There were early signs that Guthrie might be in for a long night. He worked around his own lapse in the first after a one-out walk to Trout, who broke for second on a full-count pitch to Pujols.
It should have been an inning-ending double play when Pujols popped the ball to second baseman Miguel Tejada. Guthrie broke to first but never turned around; he was intent on getting out of Tejada’s way.
But Tejada pulled up, anticipating a toss to Guthrie, before making a belated dash and losing a foot race to Trout, who then stole second before Guthrie retired Mark Trumbo on a broken-bat squibber in front of the plate.
A large shard of Trumbo’s bat struck Guthrie, who went briefly to the ground as catcher Salvy Perez threw out Trumbo.
L.A. bailed out Guthrie from a major jam in the third after a leadoff walk to Chris Iannetta.
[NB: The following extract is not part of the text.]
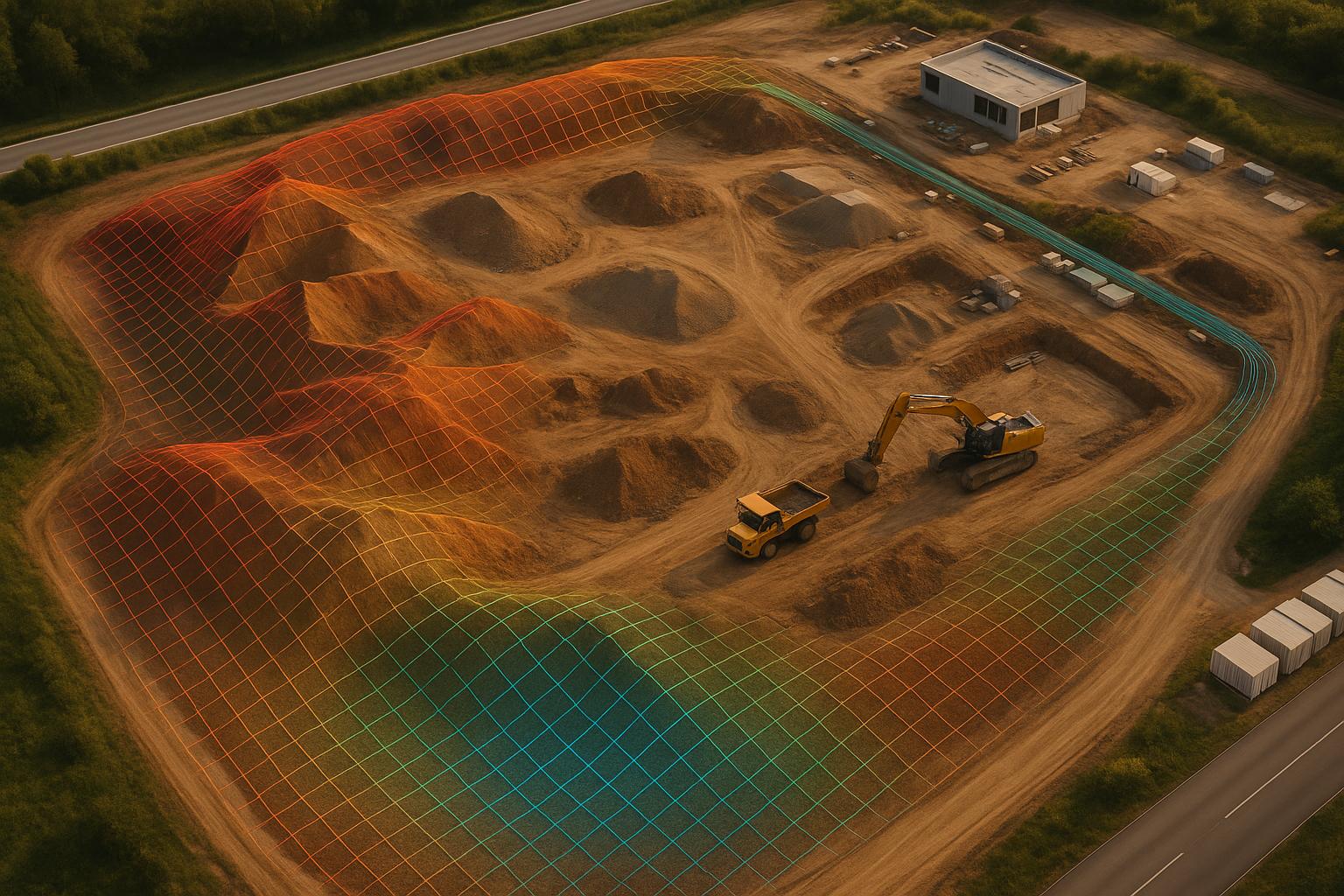 Scaling 3D Models with Drone Photogrammetry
A perfect bunt single by Shuck put runners at first and second before the Angels lost their minds on the bases.
Iannetta tried to advance to third on Shuck’s bunt — the base was temporarily uncovered — but Mike Moustakas retreated in time to take a throw from Perez for the out.
After Shuck took second on Aybar’s single to left, the runners tried to advance when a pitch to Trout skittered a few feet away from Perez. But Perez recovered in time to throw out Shuck at third.
Trout then lined a short-hop bullet to Escobar, who made a slick pick-up at short but an off-line throw. First baseman Eric Hosmer held the base in stretching for the catch.
Right after that, though, the ball started flying out of the park, which tends to minimize the chance for base-running mistakes.
“Now,” Yost said, “we just start a new streak.”